▸ Entries provided
::::

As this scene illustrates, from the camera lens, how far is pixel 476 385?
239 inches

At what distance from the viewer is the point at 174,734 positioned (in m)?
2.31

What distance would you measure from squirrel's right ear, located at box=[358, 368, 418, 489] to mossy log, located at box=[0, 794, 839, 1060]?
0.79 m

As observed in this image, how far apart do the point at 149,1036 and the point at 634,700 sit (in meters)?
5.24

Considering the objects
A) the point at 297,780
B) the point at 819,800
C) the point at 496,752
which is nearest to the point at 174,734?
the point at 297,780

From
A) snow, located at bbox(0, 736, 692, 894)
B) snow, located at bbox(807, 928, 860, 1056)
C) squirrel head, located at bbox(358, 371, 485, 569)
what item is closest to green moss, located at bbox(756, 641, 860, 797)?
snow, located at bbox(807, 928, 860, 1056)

::::

▸ Directions
Reproduce every entry above word for word, without changing any line.

▸ Full answer
As this scene illustrates, from the camera lens, how far is pixel 476 385?
239 inches

At what distance from the viewer is the point at 174,734 positioned (in m)?
2.31

What distance would you measure from squirrel's right ear, located at box=[358, 368, 418, 489] to mossy log, located at box=[0, 794, 839, 1060]?
0.79 m

As observed in this image, how far apart do the point at 149,1036 and the point at 634,700 sit (in meters)?
5.24

Considering the objects
A) the point at 297,780
B) the point at 819,800
C) the point at 496,752
which is nearest to the point at 174,734?
the point at 297,780

From
A) snow, located at bbox(0, 736, 692, 894)
B) snow, located at bbox(807, 928, 860, 1056)
C) squirrel head, located at bbox(358, 371, 485, 569)
what item is closest to green moss, located at bbox(756, 641, 860, 797)?
snow, located at bbox(807, 928, 860, 1056)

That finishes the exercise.